[Testo fornito]
__________
C’è ancora un’altra cosa da sottolineare: “Come non ci donerà ogni cosa insieme con Lui” e questo “ogni cosa” non riguarda soltanto la sfera spirituale o soprannaturale, ma riguarda anche la sfera umana. Ci donerà ogni cosa per cui la vita deve trasformarsi in una vita più serena, in una vita più gioiosa. Noi abbiamo avuto addirittura gli insegnamenti a vivere nella gioia e anche nel dolore, nella sofferenza, ma non è detto che sempre la vita di tutti debba essere dolore e sofferenza. Ecco perché per me questa è una speranza concreta, precisa per cui in “ogni cosa” io vedo tutte le promesse che Dio ci ha fatto e che il 9 marzo ha di nuovo promesso che avrebbe realizzato.
Tuttavia ora il momento è quello che è, io ho sentito che la Madonna ha detto: “Pregate molto”, poi ha aggiunto: “moltissimo per il Vescovo”, ma chiaramente anche per Marisa perché tutto questo presente è durissimo. Le energie fisiche sembrano abbandonarci, la salute è sempre più sottoposta a duri colpi, le notti diventano sempre più frequentemente notti di passione e sofferenza, ma il Signore è padrone di tutto e certamente è anche nel Suo interesse far sì che noi non crolliamo. Io ho avuto occasione di dire più di qualche volta che la sofferenza morale più grande che Cristo ha sentito non è stata la croce, ma il Getsemani, quando era solo, quando anche i suoi amici, gli apostoli, dormivano, addirittura i prescelti, i prediletti che aveva voluto materialmente, fisicamente più vicino. Anche loro dormivano e Gesù soffriva con Sua Madre, la Madre dell’Eucaristia, che ha sentito questi lamenti di Gesù, ma direi il grido di Gesù, perché il cuore mi dice che Gesù nel Getsemani ha gridato. È la Sua natura umana che esce, che si sente schiacciata dall’abbandono, dalla solitudine e probabilmente ad un certo punto questa solitudine è stata così dura che Dio Padre ha voluto che anche la visione della Madre, non la presenza, scomparisse agli occhi del Figlio. Maria era presente e suo Figlio non la vedeva, perché dico questo? Perché questo a Marisa, a noi, è successo diverse volte, compreso ieri. L’abbiamo invocata, l’abbiamo chiamata, l’abbiamo supplicata, lei era presente, ma non era visibile. Ecco, è una partecipazione al Getsemani di Cristo, è una partecipazione alla missione di Cristo, è una partecipazione alla grandezza di Cristo che si manifesta nel desiderio di salvare le anime.
__________
[Dati mostrati]
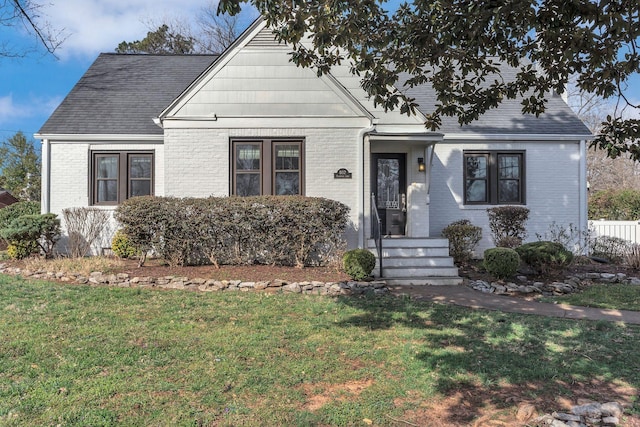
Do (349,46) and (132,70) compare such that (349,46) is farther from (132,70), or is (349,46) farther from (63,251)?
(132,70)

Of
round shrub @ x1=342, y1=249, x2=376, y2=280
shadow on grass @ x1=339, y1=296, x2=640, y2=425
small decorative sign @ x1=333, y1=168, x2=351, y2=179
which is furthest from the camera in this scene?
small decorative sign @ x1=333, y1=168, x2=351, y2=179

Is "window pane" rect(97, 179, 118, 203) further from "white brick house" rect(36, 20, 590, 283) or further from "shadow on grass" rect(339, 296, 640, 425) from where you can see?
"shadow on grass" rect(339, 296, 640, 425)

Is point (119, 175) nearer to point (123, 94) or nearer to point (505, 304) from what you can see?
point (123, 94)

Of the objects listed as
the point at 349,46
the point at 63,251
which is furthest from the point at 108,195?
the point at 349,46

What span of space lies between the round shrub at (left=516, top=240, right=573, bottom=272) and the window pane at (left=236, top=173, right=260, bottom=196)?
6373 millimetres

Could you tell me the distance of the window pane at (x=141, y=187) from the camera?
36.8 feet

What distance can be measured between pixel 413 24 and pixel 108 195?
396 inches

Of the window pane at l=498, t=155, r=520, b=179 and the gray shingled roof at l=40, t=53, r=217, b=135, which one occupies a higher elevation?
the gray shingled roof at l=40, t=53, r=217, b=135

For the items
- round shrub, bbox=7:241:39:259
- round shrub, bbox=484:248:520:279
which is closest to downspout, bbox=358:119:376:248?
round shrub, bbox=484:248:520:279

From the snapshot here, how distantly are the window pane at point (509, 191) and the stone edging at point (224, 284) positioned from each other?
6175 millimetres

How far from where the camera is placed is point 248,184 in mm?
9781

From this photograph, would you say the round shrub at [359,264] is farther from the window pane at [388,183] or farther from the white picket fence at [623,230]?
the white picket fence at [623,230]

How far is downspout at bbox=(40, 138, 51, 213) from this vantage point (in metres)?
10.7

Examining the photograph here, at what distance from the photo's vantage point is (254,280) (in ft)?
25.3
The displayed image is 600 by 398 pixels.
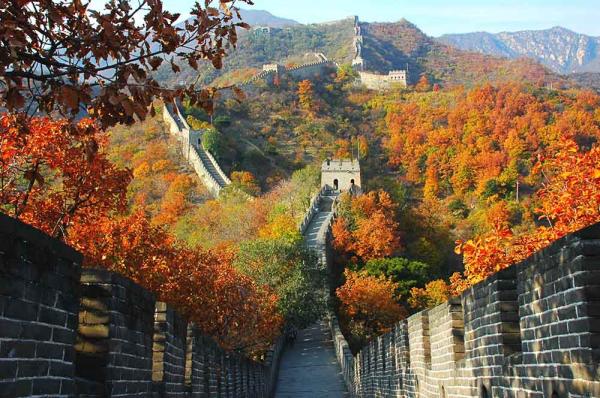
__________
[Esercizio assegnato 1] Puoi trascrivere dal testo fornito il passo che va da "C’è ancora un’altra" fino a "che avrebbe realizzato." compreso?
[Esercizio assegnato 2] Riporta in una tabella Markdown, con le colonne "Numero" e "Riga", le righe delle voci dalla riga con "How far is downspout" fino alla fine delle voci, entrambe incluse. Tralascia le righe vuote e lascia fuori le immagini.

[Risposta all'esercizio 1]
C’è ancora un’altra cosa da sottolineare: “Come non ci donerà ogni cosa insieme con Lui” e questo “ogni cosa” non riguarda soltanto la sfera spirituale o soprannaturale, ma riguarda anche la sfera umana. Ci donerà ogni cosa per cui la vita deve trasformarsi in una vita più serena, in una vita più gioiosa. Noi abbiamo avuto addirittura gli insegnamenti a vivere nella gioia e anche nel dolore, nella sofferenza, ma non è detto che sempre la vita di tutti debba essere dolore e sofferenza. Ecco perché per me questa è una speranza concreta, precisa per cui in “ogni cosa” io vedo tutte le promesse che Dio ci ha fatto e che il 9 marzo ha di nuovo promesso che avrebbe realizzato.

[Risposta all'esercizio 2]
| Numero | Riga |
|---|---|
| 1 | How far is downspout at bbox=(40, 138, 51, 213) from this vantage point (in metres)? |
| 2 | 10.7 |
| 3 | Examining the photograph here, at what distance from the photo's vantage point is (254,280) (in ft)? |
| 4 | 25.3 |
| 5 | The displayed image is 600 by 398 pixels. |